↓

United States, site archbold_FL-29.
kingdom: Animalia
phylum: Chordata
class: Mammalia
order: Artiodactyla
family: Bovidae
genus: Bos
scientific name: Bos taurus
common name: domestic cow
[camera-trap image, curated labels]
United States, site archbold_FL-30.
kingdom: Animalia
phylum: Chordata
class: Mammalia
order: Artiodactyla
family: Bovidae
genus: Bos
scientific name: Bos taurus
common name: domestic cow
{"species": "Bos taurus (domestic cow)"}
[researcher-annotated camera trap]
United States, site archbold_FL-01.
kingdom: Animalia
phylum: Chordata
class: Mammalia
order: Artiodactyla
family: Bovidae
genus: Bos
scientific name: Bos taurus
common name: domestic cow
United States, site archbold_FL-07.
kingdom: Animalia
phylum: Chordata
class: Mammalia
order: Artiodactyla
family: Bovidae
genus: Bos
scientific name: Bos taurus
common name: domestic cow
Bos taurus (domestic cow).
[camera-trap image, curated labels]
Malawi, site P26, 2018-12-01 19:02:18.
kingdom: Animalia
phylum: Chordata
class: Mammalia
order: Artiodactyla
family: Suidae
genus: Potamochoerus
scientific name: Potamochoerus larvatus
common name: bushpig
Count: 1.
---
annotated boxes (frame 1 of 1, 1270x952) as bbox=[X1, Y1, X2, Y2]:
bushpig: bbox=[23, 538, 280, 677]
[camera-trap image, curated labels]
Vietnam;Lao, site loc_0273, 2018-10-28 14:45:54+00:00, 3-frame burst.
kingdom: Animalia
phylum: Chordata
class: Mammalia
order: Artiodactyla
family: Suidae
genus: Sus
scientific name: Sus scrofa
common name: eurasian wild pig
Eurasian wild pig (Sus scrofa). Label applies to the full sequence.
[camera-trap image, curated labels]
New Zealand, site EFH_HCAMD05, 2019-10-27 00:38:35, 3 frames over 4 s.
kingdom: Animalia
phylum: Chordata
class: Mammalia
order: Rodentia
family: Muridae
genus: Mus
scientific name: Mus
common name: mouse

↑

Exactly reproduce the material above.

United States, site archbold_FL-29.
kingdom: Animalia
phylum: Chordata
class: Mammalia
order: Artiodactyla
family: Bovidae
genus: Bos
scientific name: Bos taurus
common name: domestic cow
[camera-trap image, curated labels]
United States, site archbold_FL-30.
kingdom: Animalia
phylum: Chordata
class: Mammalia
order: Artiodactyla
family: Bovidae
genus: Bos
scientific name: Bos taurus
common name: domestic cow
{"species": "Bos taurus (domestic cow)"}
[researcher-annotated camera trap]
United States, site archbold_FL-01.
kingdom: Animalia
phylum: Chordata
class: Mammalia
order: Artiodactyla
family: Bovidae
genus: Bos
scientific name: Bos taurus
common name: domestic cow
United States, site archbold_FL-07.
kingdom: Animalia
phylum: Chordata
class: Mammalia
order: Artiodactyla
family: Bovidae
genus: Bos
scientific name: Bos taurus
common name: domestic cow
Bos taurus (domestic cow).
[camera-trap image, curated labels]
Malawi, site P26, 2018-12-01 19:02:18.
kingdom: Animalia
phylum: Chordata
class: Mammalia
order: Artiodactyla
family: Suidae
genus: Potamochoerus
scientific name: Potamochoerus larvatus
common name: bushpig
Count: 1.
---
annotated boxes (frame 1 of 1, 1270x952) as bbox=[X1, Y1, X2, Y2]:
bushpig: bbox=[23, 538, 280, 677]
[camera-trap image, curated labels]
Vietnam;Lao, site loc_0273, 2018-10-28 14:45:54+00:00, 3-frame burst.
kingdom: Animalia
phylum: Chordata
class: Mammalia
order: Artiodactyla
family: Suidae
genus: Sus
scientific name: Sus scrofa
common name: eurasian wild pig
Eurasian wild pig (Sus scrofa). Label applies to the full sequence.
[camera-trap image, curated labels]
New Zealand, site EFH_HCAMD05, 2019-10-27 00:38:35, 3 frames over 4 s.
kingdom: Animalia
phylum: Chordata
class: Mammalia
order: Rodentia
family: Muridae
genus: Mus
scientific name: Mus
common name: mouse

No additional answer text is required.